[Data records]
__________________________________________________

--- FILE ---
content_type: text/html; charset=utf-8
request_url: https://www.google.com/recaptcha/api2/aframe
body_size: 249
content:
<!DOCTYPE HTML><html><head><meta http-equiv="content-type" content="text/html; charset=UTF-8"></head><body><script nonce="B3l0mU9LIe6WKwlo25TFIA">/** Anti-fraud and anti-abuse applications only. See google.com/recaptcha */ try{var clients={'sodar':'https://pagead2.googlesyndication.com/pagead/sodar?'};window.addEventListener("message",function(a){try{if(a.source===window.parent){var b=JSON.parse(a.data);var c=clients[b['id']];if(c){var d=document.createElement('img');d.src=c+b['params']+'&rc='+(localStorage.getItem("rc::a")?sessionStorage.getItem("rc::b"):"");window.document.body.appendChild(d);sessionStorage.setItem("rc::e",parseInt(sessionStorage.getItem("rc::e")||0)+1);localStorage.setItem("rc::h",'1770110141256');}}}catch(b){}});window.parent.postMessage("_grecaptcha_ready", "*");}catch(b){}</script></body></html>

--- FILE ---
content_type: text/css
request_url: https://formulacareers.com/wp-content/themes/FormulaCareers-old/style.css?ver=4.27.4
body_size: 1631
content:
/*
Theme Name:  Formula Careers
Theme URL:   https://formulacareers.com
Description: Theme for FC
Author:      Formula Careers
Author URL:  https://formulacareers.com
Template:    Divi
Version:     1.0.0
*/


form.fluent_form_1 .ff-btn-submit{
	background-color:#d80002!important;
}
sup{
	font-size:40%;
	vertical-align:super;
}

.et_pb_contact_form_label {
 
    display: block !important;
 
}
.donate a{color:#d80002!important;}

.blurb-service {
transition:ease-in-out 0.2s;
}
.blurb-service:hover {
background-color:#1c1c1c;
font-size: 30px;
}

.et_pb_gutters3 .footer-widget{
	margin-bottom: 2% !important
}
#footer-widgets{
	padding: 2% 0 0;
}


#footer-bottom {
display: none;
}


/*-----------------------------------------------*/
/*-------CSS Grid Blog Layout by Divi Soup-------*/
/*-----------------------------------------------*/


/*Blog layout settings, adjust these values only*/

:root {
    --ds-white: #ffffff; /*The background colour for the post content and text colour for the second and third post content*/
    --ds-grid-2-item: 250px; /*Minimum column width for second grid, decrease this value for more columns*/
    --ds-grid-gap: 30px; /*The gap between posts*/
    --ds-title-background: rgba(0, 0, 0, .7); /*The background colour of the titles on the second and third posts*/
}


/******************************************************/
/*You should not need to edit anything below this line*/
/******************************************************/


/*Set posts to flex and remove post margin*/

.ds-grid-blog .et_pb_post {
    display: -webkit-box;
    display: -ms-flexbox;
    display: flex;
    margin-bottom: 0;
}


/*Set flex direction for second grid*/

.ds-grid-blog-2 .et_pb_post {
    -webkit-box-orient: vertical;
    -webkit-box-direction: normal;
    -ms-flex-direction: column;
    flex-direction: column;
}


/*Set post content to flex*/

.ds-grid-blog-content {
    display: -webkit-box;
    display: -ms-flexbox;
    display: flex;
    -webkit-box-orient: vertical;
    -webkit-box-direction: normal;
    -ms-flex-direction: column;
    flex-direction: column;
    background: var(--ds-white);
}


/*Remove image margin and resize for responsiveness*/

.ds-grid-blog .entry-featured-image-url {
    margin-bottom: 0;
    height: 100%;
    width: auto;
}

__________________________________________________

Problem: Restate every entry above word for word.

The completed task:
--- FILE ---
content_type: text/html; charset=utf-8
request_url: https://www.google.com/recaptcha/api2/aframe
body_size: 249
content:
<!DOCTYPE HTML><html><head><meta http-equiv="content-type" content="text/html; charset=UTF-8"></head><body><script nonce="B3l0mU9LIe6WKwlo25TFIA">/** Anti-fraud and anti-abuse applications only. See google.com/recaptcha */ try{var clients={'sodar':'https://pagead2.googlesyndication.com/pagead/sodar?'};window.addEventListener("message",function(a){try{if(a.source===window.parent){var b=JSON.parse(a.data);var c=clients[b['id']];if(c){var d=document.createElement('img');d.src=c+b['params']+'&rc='+(localStorage.getItem("rc::a")?sessionStorage.getItem("rc::b"):"");window.document.body.appendChild(d);sessionStorage.setItem("rc::e",parseInt(sessionStorage.getItem("rc::e")||0)+1);localStorage.setItem("rc::h",'1770110141256');}}}catch(b){}});window.parent.postMessage("_grecaptcha_ready", "*");}catch(b){}</script></body></html>

--- FILE ---
content_type: text/css
request_url: https://formulacareers.com/wp-content/themes/FormulaCareers-old/style.css?ver=4.27.4
body_size: 1631
content:
/*
Theme Name:  Formula Careers
Theme URL:   https://formulacareers.com
Description: Theme for FC
Author:      Formula Careers
Author URL:  https://formulacareers.com
Template:    Divi
Version:     1.0.0
*/


form.fluent_form_1 .ff-btn-submit{
	background-color:#d80002!important;
}
sup{
	font-size:40%;
	vertical-align:super;
}

.et_pb_contact_form_label {
 
    display: block !important;
 
}
.donate a{color:#d80002!important;}

.blurb-service {
transition:ease-in-out 0.2s;
}
.blurb-service:hover {
background-color:#1c1c1c;
font-size: 30px;
}

.et_pb_gutters3 .footer-widget{
	margin-bottom: 2% !important
}
#footer-widgets{
	padding: 2% 0 0;
}


#footer-bottom {
display: none;
}


/*-----------------------------------------------*/
/*-------CSS Grid Blog Layout by Divi Soup-------*/
/*-----------------------------------------------*/


/*Blog layout settings, adjust these values only*/

:root {
    --ds-white: #ffffff; /*The background colour for the post content and text colour for the second and third post content*/
    --ds-grid-2-item: 250px; /*Minimum column width for second grid, decrease this value for more columns*/
    --ds-grid-gap: 30px; /*The gap between posts*/
    --ds-title-background: rgba(0, 0, 0, .7); /*The background colour of the titles on the second and third posts*/
}


/******************************************************/
/*You should not need to edit anything below this line*/
/******************************************************/


/*Set posts to flex and remove post margin*/

.ds-grid-blog .et_pb_post {
    display: -webkit-box;
    display: -ms-flexbox;
    display: flex;
    margin-bottom: 0;
}


/*Set flex direction for second grid*/

.ds-grid-blog-2 .et_pb_post {
    -webkit-box-orient: vertical;
    -webkit-box-direction: normal;
    -ms-flex-direction: column;
    flex-direction: column;
}


/*Set post content to flex*/

.ds-grid-blog-content {
    display: -webkit-box;
    display: -ms-flexbox;
    display: flex;
    -webkit-box-orient: vertical;
    -webkit-box-direction: normal;
    -ms-flex-direction: column;
    flex-direction: column;
    background: var(--ds-white);
}


/*Remove image margin and resize for responsiveness*/

.ds-grid-blog .entry-featured-image-url {
    margin-bottom: 0;
    height: 100%;
    width: auto;
}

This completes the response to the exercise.